There he would secretly leave the unfortunate in charge of another qualified for this work: charging him to keep the prisoner under guard and tell no one of the matter until the Empress should take pity on the wretch or, as time went on, he should languish under his bondage and succumb to death.

Making some uncomplimentary remark

Then there was Basanius, one of the Green faction, a prominent young man, who incurred her anger by making some uncomplimentary remark. Basanius, warned of her displeasure, fled to the Church of Michael the Archangel. She immediately sent the Prefect after him, charging Basanius however not with slander, but pederasty.
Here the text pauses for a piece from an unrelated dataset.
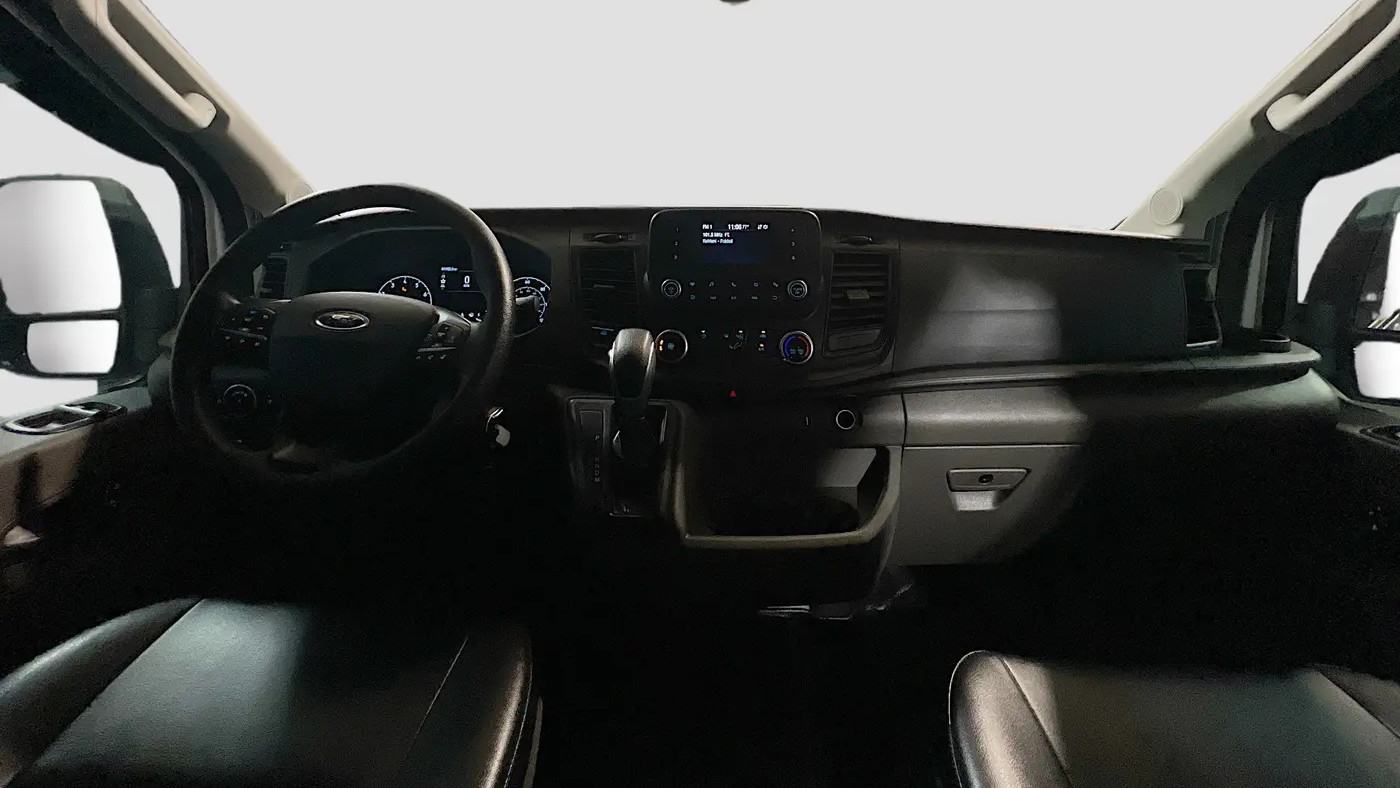 2023 Ford Transit 250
And the Prefect, dragging the man from the church, had him flogged intolerably while all the populace, when they saw a Roman citizen of good standing so shamefully mistreated, straightway sympathized with him, and cried so loud to let him go that Heaven must have heard their reproaches.

Whereupon the Empress punished him further, and had him castrated so that he bled to death, and his estate was confiscated; though his case had never been tried. Thus, when this female was enraged, no church offered sanctuary, no law gave protection, no intercession of the people brought mercy to her victim; nor could anything else in the world stop her.

Thus she took a hatred of a certain Diogenes, because he belonged to the Greens: a man urbane and beloved by all, including the Emperor himself. None the less she wrathfully denounced him as homosexual. Bribing two of his servants, she presented them as accusers and witnesses against their master.

However, as he was tried publicly and not in secret, as was her usual practise in such cases, the judges chosen were many and of distinguished character, because of Diogenes’s high rank; and after cross-examination of the evidence of the servants, they decided it was insufficient to prove the case, especially as the latter were only children.